Ночь над столицей, а на улицах толпы народа. Множество конных гвардейцев с людьми разных чинов и сословий балагурят вполголоса: «Царство ему небесное, — земного уже не видать!»

Екатерина стоит у окна, на площадь дворцовую смотрит. Записку, что утром примчал к ней гвардеец из Ропши, не глядя, рукой расправляет…

Алёшка Орлов, видать, перепуган и пьян был, — можно ли так на бумажном клочке, вкривь и вкось нацарапать самой императрице: «Не успели мы их разнять, а его уж не стало… Сами не помним, что делали…»

— Алексей Петрович!..

— Слушаю, ваше величество!

— Что ж, Алексей Петрович. На всё воля божья… Привезти покойного в лавру. А дальше как быть, не знаю…

Догадлив Бестужев:

— Сенат, ваше величество, спокойствия вашего ради, умолять будет вас не присутствовать при погребении…

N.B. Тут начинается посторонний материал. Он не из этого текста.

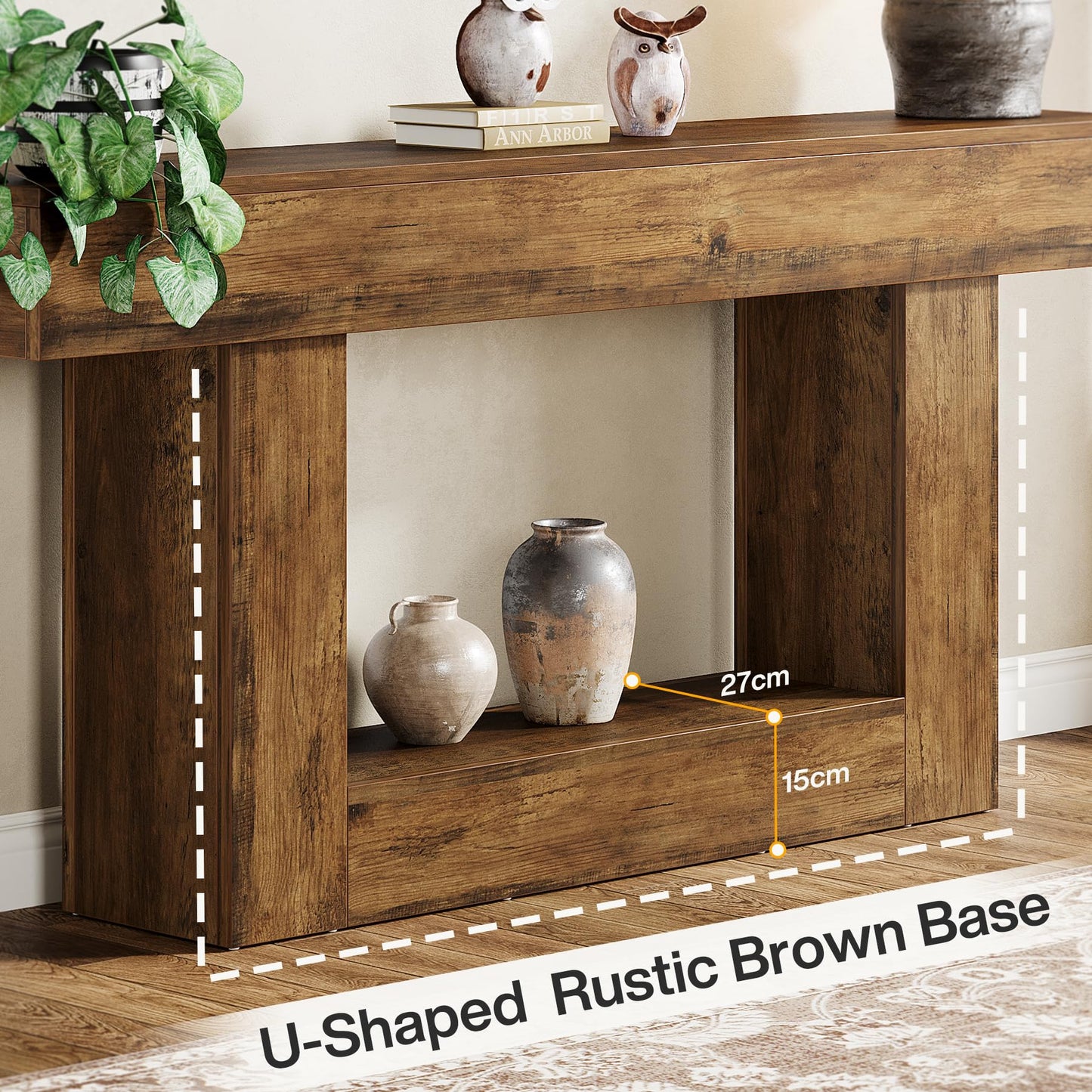Tribesigns 63" Console Table, Farmhouse 2-Tier Entryway Table with U-Shaped Base, Narrow Long Wood Sofa Table Behind Couch Table for Living Room, Hallway, Foyer, Vintage Brown & Gray | Farmhouse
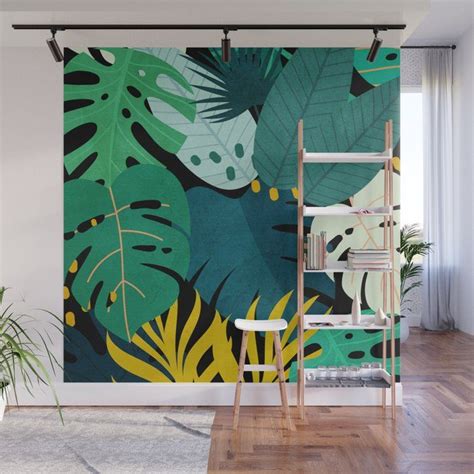 Tropical Jungle Leaves Wall Mural By City Art Society6 Jungle Wall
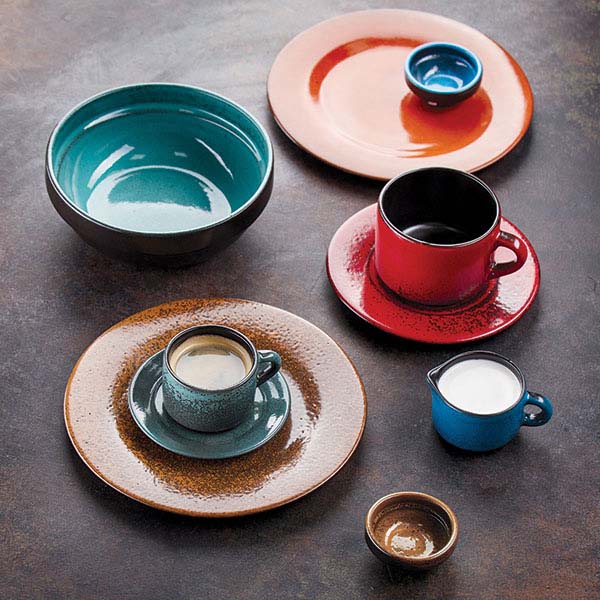 Соусник «Млечный путь терракот»;фарфор;30мл;D=60,H=25мм;терракот,черный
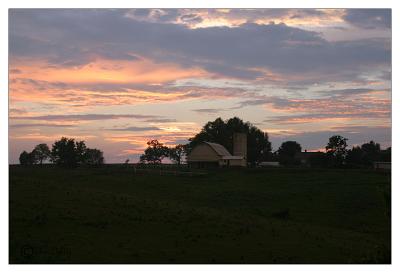 Sunset At Barn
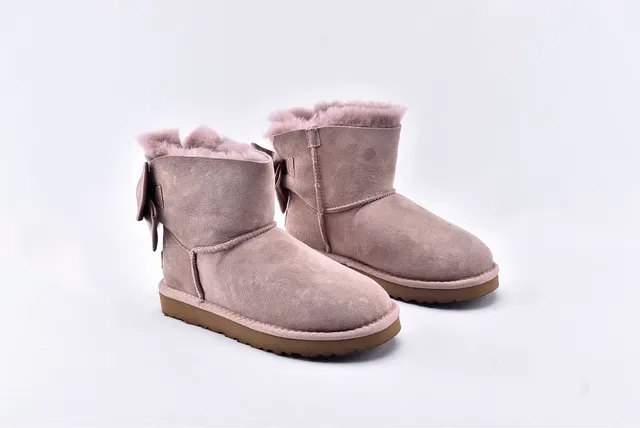 UGG Mini Bailey Bow Taupe Suede Snow Boots 9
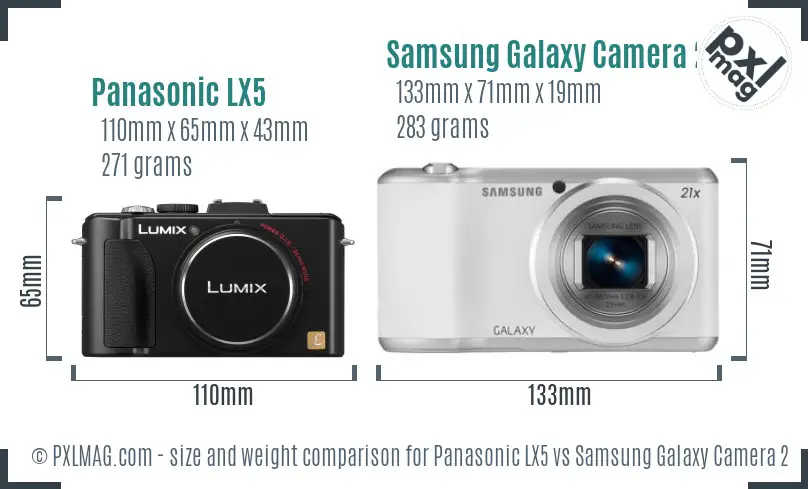 Panasonic LX5 vs Samsung Galaxy Camera 2 size comparison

— Ну… если сенат умоляет, тогда…

С того дня все без сговора забыли Петра. Словно и не было. Так, снился полгода. Долго ли сны надо помнить? Забыл и Фёдор, в Екатерину поверя…

«Новое царствование всегда надежду вселяет», — сказывал Сумароков.

А Фёдору вспомнилось: ночь в декабре, Сапронов-солдат… Не иначе, как снова присягу принял.

* * *

Екатерина в те дни с теми, кто в трудное время был с ней заодно. Даже идя в сенат, свиту себе взяла особую — молодую, услужливую, даже драчливую. Сенаторы, коты старые, осевшие, грузные, помнящие не одну царицу, смотрят: эта весёлая и всех тех цариц умней!

«С мнением моего сената я согласна всегда, ежели оно согласно с моим!» — этак в первый же день котов за ушами погладила.

Садясь в карету, Фёдора подозвала: «Ну, сударь, вам взять ордер и на Москву ехать. Всё к будущему представлению в наш приезд туда изготовить из всего, что за лучшее сами почтёте».

Фёдор простор крыльям и мыслям своим почуял: «Что за лучшее сам почту!»

* * *

Лежит Фёдор, не спит. Руки закинул за голову, спор ведёт не то сам с собой, не то с кем иным.

— Балаган, говоришь? Пуглив ты, пиит российский, погоди, я тебя тормошить начну!